Work to be completed
Return every line of the data exactly as it stands.

▼

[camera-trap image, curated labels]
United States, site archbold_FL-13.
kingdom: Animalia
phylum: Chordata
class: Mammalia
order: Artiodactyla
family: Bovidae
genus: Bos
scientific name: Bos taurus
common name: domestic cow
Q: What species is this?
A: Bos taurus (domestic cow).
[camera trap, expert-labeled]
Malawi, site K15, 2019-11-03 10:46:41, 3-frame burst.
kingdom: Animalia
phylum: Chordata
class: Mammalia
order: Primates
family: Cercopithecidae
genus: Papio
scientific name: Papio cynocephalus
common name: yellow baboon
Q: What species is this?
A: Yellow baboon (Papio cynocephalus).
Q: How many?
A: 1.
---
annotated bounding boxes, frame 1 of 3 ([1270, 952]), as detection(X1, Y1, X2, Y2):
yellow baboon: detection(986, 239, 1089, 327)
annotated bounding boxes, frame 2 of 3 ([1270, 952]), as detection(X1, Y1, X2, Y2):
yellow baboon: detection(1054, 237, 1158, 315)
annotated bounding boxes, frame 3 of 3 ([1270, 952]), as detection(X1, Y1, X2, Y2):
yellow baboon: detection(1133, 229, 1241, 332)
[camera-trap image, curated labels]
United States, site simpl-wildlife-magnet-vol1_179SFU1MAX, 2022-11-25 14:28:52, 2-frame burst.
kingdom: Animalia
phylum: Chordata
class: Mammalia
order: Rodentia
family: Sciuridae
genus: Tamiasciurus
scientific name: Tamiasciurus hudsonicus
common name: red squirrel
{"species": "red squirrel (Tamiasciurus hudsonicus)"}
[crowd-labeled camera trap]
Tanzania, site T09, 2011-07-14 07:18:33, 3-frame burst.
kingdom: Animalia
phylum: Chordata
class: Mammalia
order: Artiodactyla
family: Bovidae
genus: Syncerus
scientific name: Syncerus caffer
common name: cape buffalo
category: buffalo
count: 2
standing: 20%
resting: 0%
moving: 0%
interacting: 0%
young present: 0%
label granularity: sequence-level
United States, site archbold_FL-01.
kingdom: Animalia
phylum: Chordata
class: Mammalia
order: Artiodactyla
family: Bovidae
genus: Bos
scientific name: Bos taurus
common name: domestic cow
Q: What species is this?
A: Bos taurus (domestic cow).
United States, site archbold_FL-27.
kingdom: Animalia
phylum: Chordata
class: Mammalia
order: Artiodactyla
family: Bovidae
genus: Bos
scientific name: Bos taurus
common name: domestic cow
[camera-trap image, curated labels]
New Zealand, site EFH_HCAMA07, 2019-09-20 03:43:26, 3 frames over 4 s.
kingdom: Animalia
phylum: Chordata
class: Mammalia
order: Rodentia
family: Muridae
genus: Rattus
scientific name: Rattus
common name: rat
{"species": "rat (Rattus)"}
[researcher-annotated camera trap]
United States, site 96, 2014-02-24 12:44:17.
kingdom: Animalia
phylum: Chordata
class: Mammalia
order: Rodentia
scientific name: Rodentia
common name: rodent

▲

Exercise output
[camera-trap image, curated labels]
United States, site archbold_FL-13.
kingdom: Animalia
phylum: Chordata
class: Mammalia
order: Artiodactyla
family: Bovidae
genus: Bos
scientific name: Bos taurus
common name: domestic cow
Q: What species is this?
A: Bos taurus (domestic cow).
[camera trap, expert-labeled]
Malawi, site K15, 2019-11-03 10:46:41, 3-frame burst.
kingdom: Animalia
phylum: Chordata
class: Mammalia
order: Primates
family: Cercopithecidae
genus: Papio
scientific name: Papio cynocephalus
common name: yellow baboon
Q: What species is this?
A: Yellow baboon (Papio cynocephalus).
Q: How many?
A: 1.
---
annotated bounding boxes, frame 1 of 3 ([1270, 952]), as detection(X1, Y1, X2, Y2):
yellow baboon: detection(986, 239, 1089, 327)
annotated bounding boxes, frame 2 of 3 ([1270, 952]), as detection(X1, Y1, X2, Y2):
yellow baboon: detection(1054, 237, 1158, 315)
annotated bounding boxes, frame 3 of 3 ([1270, 952]), as detection(X1, Y1, X2, Y2):
yellow baboon: detection(1133, 229, 1241, 332)
[camera-trap image, curated labels]
United States, site simpl-wildlife-magnet-vol1_179SFU1MAX, 2022-11-25 14:28:52, 2-frame burst.
kingdom: Animalia
phylum: Chordata
class: Mammalia
order: Rodentia
family: Sciuridae
genus: Tamiasciurus
scientific name: Tamiasciurus hudsonicus
common name: red squirrel
{"species": "red squirrel (Tamiasciurus hudsonicus)"}
[crowd-labeled camera trap]
Tanzania, site T09, 2011-07-14 07:18:33, 3-frame burst.
kingdom: Animalia
phylum: Chordata
class: Mammalia
order: Artiodactyla
family: Bovidae
genus: Syncerus
scientific name: Syncerus caffer
common name: cape buffalo
category: buffalo
count: 2
standing: 20%
resting: 0%
moving: 0%
interacting: 0%
young present: 0%
label granularity: sequence-level
United States, site archbold_FL-01.
kingdom: Animalia
phylum: Chordata
class: Mammalia
order: Artiodactyla
family: Bovidae
genus: Bos
scientific name: Bos taurus
common name: domestic cow
Q: What species is this?
A: Bos taurus (domestic cow).
United States, site archbold_FL-27.
kingdom: Animalia
phylum: Chordata
class: Mammalia
order: Artiodactyla
family: Bovidae
genus: Bos
scientific name: Bos taurus
common name: domestic cow
[camera-trap image, curated labels]
New Zealand, site EFH_HCAMA07, 2019-09-20 03:43:26, 3 frames over 4 s.
kingdom: Animalia
phylum: Chordata
class: Mammalia
order: Rodentia
family: Muridae
genus: Rattus
scientific name: Rattus
common name: rat
{"species": "rat (Rattus)"}
[researcher-annotated camera trap]
United States, site 96, 2014-02-24 12:44:17.
kingdom: Animalia
phylum: Chordata
class: Mammalia
order: Rodentia
scientific name: Rodentia
common name: rodent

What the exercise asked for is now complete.